Incident Date: 2026/02/12

Issue reported around 1:30 PM when nginx-ingress stopped working in the EKS cluster.
All services, deployments, and apps were functioning correctly when accessed via port-forwarding.
Nginx ingress controller logs showed traffic being received.
DNS nameservers and CNAME records for all domains/subdomains were correct.
Uptime Robot reported Connection Timeout Errors across all monitored domains/subdomains.
Manual domain access (e.g., www.cbioportal.org) showed significant delays - some domains eventually resolved after a minute or more, while most timed out.
No error logs were found at the load balancer, ingress, or application level.
The issue manifested as a significant delay between DNS resolution to the load balancer and the request being returned to the user.

# Remediation

Debugging nginx-ingress: No errors or anomalies found in logs.
Port-forwarding verification: All services/deployments/apps confirmed working.
DNS verification: All CNAME records confirmed correct.
Purging and recreating nginx-ingress deployment including load balancer: Did not resolve the issue.

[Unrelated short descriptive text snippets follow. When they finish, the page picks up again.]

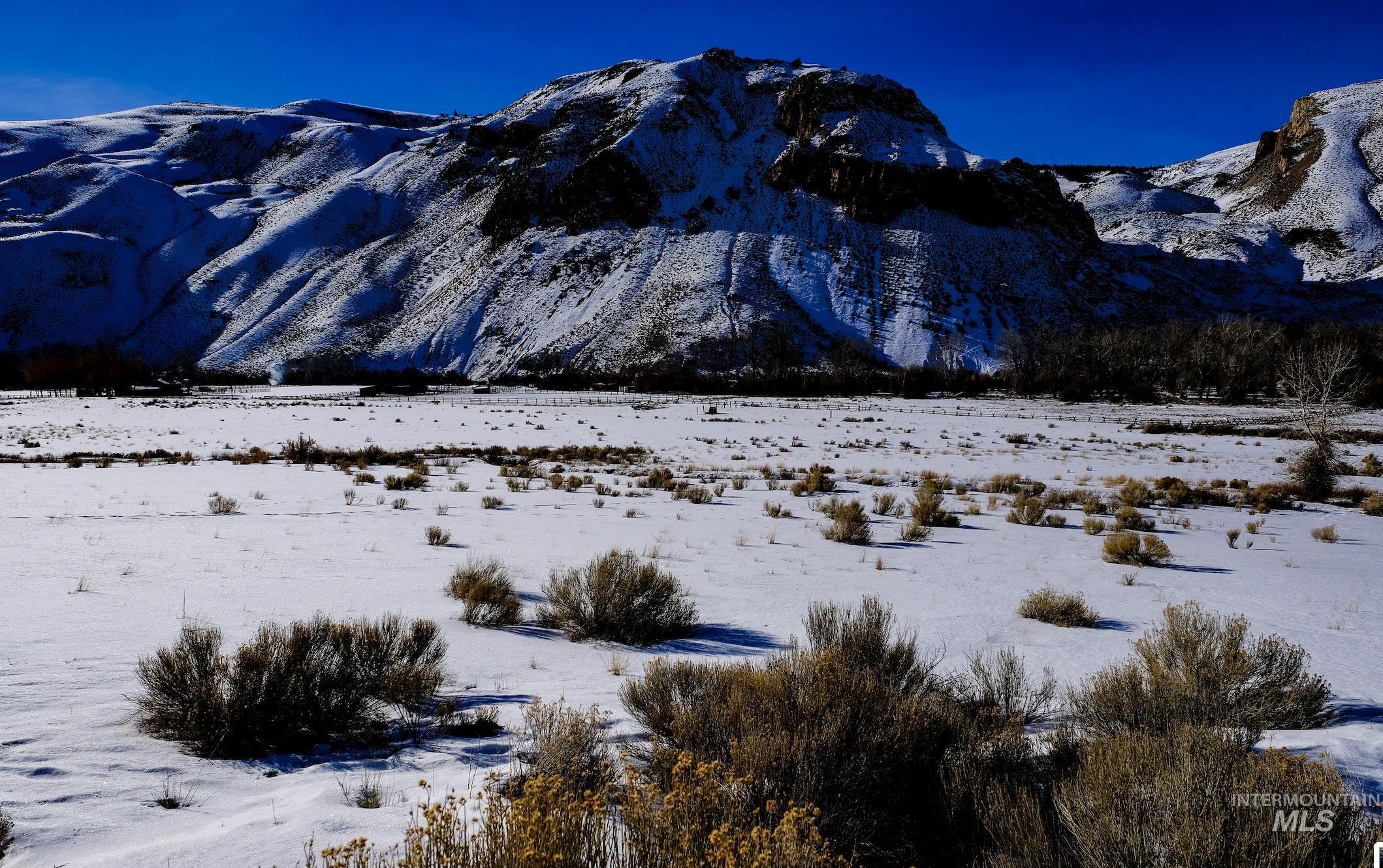 BLK 2 LOT 32 THE EAST FORK SUBDIVISION, Clayton, Idaho 83227, Land For Sale, Price $289,900, 98984833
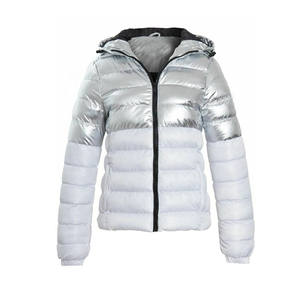 Good quality custom Men's Winter Stand collar jackets <b>Warm</b> Thick Down Coats Male Winter Overcoat Down Man Puffer Jackets - Product Image 1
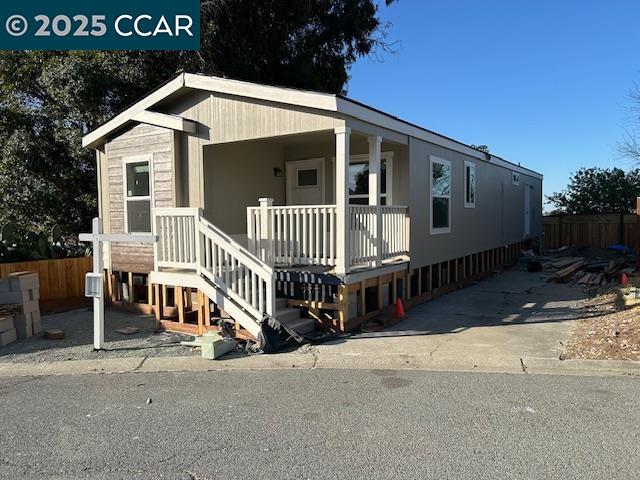 3777 Willow Pass Road, Unit 82 Bay Point, CA 94565 - Photo 1 of 1 Gallery Image 1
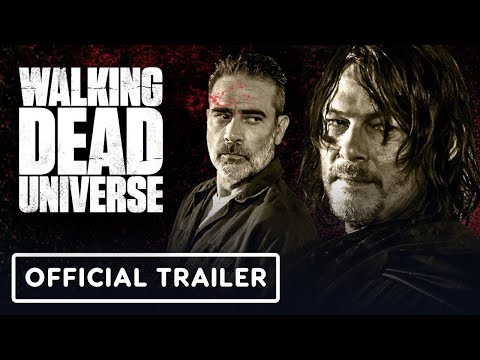 The Walking Dead - LEAK New Season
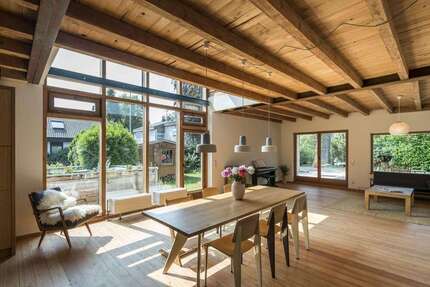 Haus Dreieich - 8 Zimmer, 335 m&sup2;, 1.350.000&euro; | Angebot:26494227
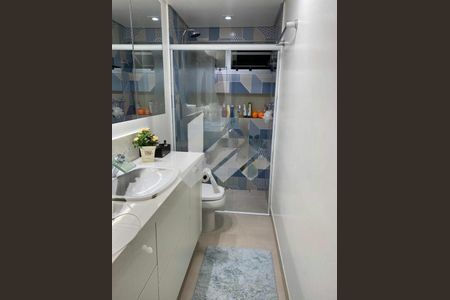 Apartamento à venda com 168m², 4 quartos e 2 vagas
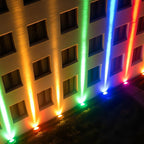 Projecteurs LED extérieurs étanches Super lumineux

The exact cause of the nginx-ingress failure remains unknown. The issue was characterized by:

No visible errors in logs at any level (load balancer/ingress/application).
Significant latency between DNS resolution and request completion.
nginx-ingress helm chart appeared to be the source, but specific failure point was not identified.

Currently investigating disaster recovery options and backup strategies.
Considering implementing multiple ingress controller options for faster failover.